Service integration patterns - AWS Step Functions

Service integration patterns

AWS Step Functions integrates with services directly in the Amazon States Language. You can control these AWS services using three service integration patterns:

  • Call a service and let Step Functions progress to the next state immediately after it gets an HTTP response.

  • Call a service and have Step Functions wait for a job to complete.

  • Call a service with a task token and have Step Functions wait until that token is returned with a payload.

Each of these service integration patterns is controlled by how you create a URI in the "Resource" field of your task definition.

For information about configuring AWS Identity and Access Management (IAM) for integrated services, see IAM Policies for integrated services.

Request Response

When you specify a service in the "Resource" string of your task state, and you only provide the resource, Step Functions will wait for an HTTP response and then progress to the next state. Step Functions will not wait for a job to complete.

The following example shows how you can publish an Amazon SNS topic.

"Send message to SNS":{ "Type":"Task", "Resource":"arn:aws:states:::sns:publish", "Parameters":{ "TopicArn":"arn:aws:sns:us-east-1:123456789012:myTopic", "Message":"Hello from Step Functions!" }, "Next":"NEXT_STATE" }

This example references the Publish API of Amazon SNS. The workflow progresses to the next state after calling the Publish API.

Tip

To deploy a sample workflow that uses the Request Response service integration pattern to your AWS account, see Module 2 - Request Response of The AWS Step Functions Workshop.

Run a Job (.sync)

For integrated services such as AWS Batch and Amazon ECS, Step Functions can wait for a request to complete before progressing to the next state. To have Step Functions wait, specify the "Resource" field in your task state definition with the .sync suffix appended after the resource URI.

For example, when submitting an AWS Batch job, use the "Resource" field in the state machine definition as shown in this example.

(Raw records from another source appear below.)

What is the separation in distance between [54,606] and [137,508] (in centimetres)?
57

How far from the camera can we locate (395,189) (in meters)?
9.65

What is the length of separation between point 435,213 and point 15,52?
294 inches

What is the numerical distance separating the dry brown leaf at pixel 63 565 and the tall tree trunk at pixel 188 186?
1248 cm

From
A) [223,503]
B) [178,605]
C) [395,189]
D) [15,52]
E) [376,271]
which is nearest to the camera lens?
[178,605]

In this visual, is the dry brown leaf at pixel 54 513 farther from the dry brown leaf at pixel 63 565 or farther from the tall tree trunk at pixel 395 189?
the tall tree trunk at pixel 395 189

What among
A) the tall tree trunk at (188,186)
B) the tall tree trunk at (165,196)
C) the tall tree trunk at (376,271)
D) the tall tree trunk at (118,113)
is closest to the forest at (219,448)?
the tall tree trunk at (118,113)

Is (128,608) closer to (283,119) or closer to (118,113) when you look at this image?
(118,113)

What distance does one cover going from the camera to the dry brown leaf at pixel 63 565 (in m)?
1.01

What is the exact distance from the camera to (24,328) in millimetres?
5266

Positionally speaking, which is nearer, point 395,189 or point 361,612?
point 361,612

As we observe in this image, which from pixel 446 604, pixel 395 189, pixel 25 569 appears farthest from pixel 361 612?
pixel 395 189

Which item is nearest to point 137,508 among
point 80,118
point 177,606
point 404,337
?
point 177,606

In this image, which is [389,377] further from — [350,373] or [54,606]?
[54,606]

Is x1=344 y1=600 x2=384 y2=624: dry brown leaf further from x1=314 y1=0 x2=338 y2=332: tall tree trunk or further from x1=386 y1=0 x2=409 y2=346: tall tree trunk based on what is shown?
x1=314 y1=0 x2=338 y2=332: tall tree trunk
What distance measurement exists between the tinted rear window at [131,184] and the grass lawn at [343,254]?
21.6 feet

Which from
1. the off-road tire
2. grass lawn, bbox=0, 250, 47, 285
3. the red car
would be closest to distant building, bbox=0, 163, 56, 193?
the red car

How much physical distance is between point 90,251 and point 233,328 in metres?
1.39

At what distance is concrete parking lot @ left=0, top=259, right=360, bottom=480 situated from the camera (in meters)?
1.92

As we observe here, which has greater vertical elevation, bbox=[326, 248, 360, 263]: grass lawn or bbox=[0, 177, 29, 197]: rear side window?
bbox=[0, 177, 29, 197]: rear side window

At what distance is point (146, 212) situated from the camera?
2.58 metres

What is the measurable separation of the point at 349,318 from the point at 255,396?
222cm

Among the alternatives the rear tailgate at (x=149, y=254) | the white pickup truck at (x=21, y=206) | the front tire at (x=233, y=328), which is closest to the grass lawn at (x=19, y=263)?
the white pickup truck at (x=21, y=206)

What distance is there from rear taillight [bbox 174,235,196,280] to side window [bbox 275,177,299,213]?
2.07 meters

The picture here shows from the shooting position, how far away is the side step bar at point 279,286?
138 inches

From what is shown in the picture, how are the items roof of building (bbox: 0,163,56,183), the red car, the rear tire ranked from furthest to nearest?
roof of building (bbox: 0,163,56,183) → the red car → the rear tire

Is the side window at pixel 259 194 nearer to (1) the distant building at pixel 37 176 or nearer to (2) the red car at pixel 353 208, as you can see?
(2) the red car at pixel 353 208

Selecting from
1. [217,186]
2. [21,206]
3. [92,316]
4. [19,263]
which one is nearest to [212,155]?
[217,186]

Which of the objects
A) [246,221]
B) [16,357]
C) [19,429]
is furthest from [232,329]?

"Manage Batch task": { "Type": "Task", "Resource": "arn:aws:states:::batch:submitJob.sync", "Parameters": { "JobDefinition": "arn:aws:batch:us-east-2:123456789012:job-definition/testJobDefinition", "JobName": "testJob", "JobQueue": "arn:aws:batch:us-east-2:123456789012:job-queue/testQueue" }, "Next": "NEXT_STATE" }

Having the .sync portion appended to the resource Amazon Resource Name (ARN) means that Step Functions waits for the job to complete. After calling AWS Batch submitJob, the workflow pauses. When the job is complete, Step Functions progresses to the next state. For more information, see the AWS Batch sample project: Manage a batch job (AWS Batch, Amazon SNS).

If a task using this (.sync) service integration pattern is aborted, and Step Functions is unable to cancel the task, you might incur additional charges from the integrated service. A task can be aborted if:

  • The state machine execution is stopped.

  • A different branch of a Parallel state fails with an uncaught error.

  • An iteration of a Map state fails with an uncaught error.

Step Functions will make a best-effort attempt to cancel the task. For example, if a Step Functions states:startExecution.sync task is aborted, it will call the Step Functions StopExecution API action. However, it is possible that Step Functions will be unable to cancel the task. Reasons for this include, but are not limited to:

  • Your IAM execution role lacks permission to make the corresponding API call.

  • A temporary service outage occurred.

When you use the .sync service integration pattern, Step Functions uses polling that consumes your assigned quota and events to monitor a job's status. For .sync invocations within the same account, Step Functions uses EventBridge events and polls the APIs that you specify in the Task state. For cross-account .sync invocations, Step Functions only uses polling. For example, for states:StartExecution.sync, Step Functions performs polling on the DescribeExecution API and uses your assigned quota.

Tip

To deploy a sample workflow that uses the Run a Job (.sync) service integration pattern to your AWS account, see Module 3 - Run a Job (.sync) of The AWS Step Functions Workshop.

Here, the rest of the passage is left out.